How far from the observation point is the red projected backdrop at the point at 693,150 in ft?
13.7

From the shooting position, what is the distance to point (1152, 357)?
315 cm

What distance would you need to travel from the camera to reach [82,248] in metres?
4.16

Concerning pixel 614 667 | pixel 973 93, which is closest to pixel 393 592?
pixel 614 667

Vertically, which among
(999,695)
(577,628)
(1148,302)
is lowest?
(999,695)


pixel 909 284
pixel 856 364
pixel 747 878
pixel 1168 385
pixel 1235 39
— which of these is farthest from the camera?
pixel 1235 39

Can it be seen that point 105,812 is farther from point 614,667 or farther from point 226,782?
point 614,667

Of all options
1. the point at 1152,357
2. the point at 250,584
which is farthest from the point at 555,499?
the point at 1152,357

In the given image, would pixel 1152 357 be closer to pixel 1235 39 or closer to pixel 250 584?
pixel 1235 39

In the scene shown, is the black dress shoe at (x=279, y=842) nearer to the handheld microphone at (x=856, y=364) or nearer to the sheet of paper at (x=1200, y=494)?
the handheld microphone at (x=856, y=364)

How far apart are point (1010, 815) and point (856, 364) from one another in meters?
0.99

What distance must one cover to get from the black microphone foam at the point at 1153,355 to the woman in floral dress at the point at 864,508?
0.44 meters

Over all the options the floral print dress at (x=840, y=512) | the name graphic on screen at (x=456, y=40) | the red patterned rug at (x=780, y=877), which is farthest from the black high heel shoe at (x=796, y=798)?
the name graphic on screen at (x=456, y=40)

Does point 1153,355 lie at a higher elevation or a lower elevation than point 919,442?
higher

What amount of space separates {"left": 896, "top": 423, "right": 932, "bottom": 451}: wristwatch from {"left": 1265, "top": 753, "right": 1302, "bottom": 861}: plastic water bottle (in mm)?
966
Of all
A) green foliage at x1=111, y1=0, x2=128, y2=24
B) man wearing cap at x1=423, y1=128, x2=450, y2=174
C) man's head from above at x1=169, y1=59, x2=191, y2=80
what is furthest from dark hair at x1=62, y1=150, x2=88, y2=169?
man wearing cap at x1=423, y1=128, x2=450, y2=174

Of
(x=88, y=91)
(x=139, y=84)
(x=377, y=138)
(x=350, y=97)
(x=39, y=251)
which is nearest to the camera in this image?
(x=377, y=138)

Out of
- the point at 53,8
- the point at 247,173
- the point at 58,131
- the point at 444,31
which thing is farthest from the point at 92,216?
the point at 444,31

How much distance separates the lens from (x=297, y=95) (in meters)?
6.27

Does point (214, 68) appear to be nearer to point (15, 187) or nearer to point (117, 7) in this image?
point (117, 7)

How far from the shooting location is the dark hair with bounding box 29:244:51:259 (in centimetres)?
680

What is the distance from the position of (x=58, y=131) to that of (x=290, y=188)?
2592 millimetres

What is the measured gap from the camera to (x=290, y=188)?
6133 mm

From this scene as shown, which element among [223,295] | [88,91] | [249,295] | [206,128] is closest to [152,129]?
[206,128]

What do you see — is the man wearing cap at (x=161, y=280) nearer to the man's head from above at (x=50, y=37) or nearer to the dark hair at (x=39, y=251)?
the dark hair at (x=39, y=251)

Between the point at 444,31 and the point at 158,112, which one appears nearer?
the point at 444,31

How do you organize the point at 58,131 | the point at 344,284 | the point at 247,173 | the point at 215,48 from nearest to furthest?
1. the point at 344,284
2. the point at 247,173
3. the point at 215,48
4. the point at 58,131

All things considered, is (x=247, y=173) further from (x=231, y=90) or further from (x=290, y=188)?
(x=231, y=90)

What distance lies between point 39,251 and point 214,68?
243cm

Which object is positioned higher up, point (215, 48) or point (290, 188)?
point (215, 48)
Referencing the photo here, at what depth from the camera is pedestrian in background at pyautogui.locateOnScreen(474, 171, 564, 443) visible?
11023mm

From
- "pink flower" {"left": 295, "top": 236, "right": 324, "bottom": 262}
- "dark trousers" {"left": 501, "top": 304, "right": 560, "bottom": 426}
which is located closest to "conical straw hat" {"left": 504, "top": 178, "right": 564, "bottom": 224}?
===============
# WHAT YOU ARE ASKED TO DO
Starting at the line containing "What do you" and ending at the last of the entries, reproduce those lines with "nearer" swapped for "closer" and nothing else altered.

# FULL OUTPUT
What do you see — is the man wearing cap at (x=161, y=280) closer to the man's head from above at (x=50, y=37) or closer to the dark hair at (x=39, y=251)?
the dark hair at (x=39, y=251)

Between the point at 444,31 and the point at 158,112, which one appears closer?
the point at 444,31

How do you organize the point at 58,131 | the point at 344,284 | the point at 247,173 | the point at 215,48 from nearest to furthest?
1. the point at 344,284
2. the point at 247,173
3. the point at 215,48
4. the point at 58,131

All things considered, is (x=247, y=173) further from (x=231, y=90) or further from (x=290, y=188)?
(x=231, y=90)

What distance lies between point 39,251 and point 214,68?
243cm

Which object is positioned higher up, point (215, 48) or point (290, 188)?
point (215, 48)
Referencing the photo here, at what depth from the camera is pedestrian in background at pyautogui.locateOnScreen(474, 171, 564, 443) visible?
11023mm

From
- "pink flower" {"left": 295, "top": 236, "right": 324, "bottom": 262}
- "dark trousers" {"left": 501, "top": 304, "right": 560, "bottom": 426}
which is located closest to "conical straw hat" {"left": 504, "top": 178, "right": 564, "bottom": 224}?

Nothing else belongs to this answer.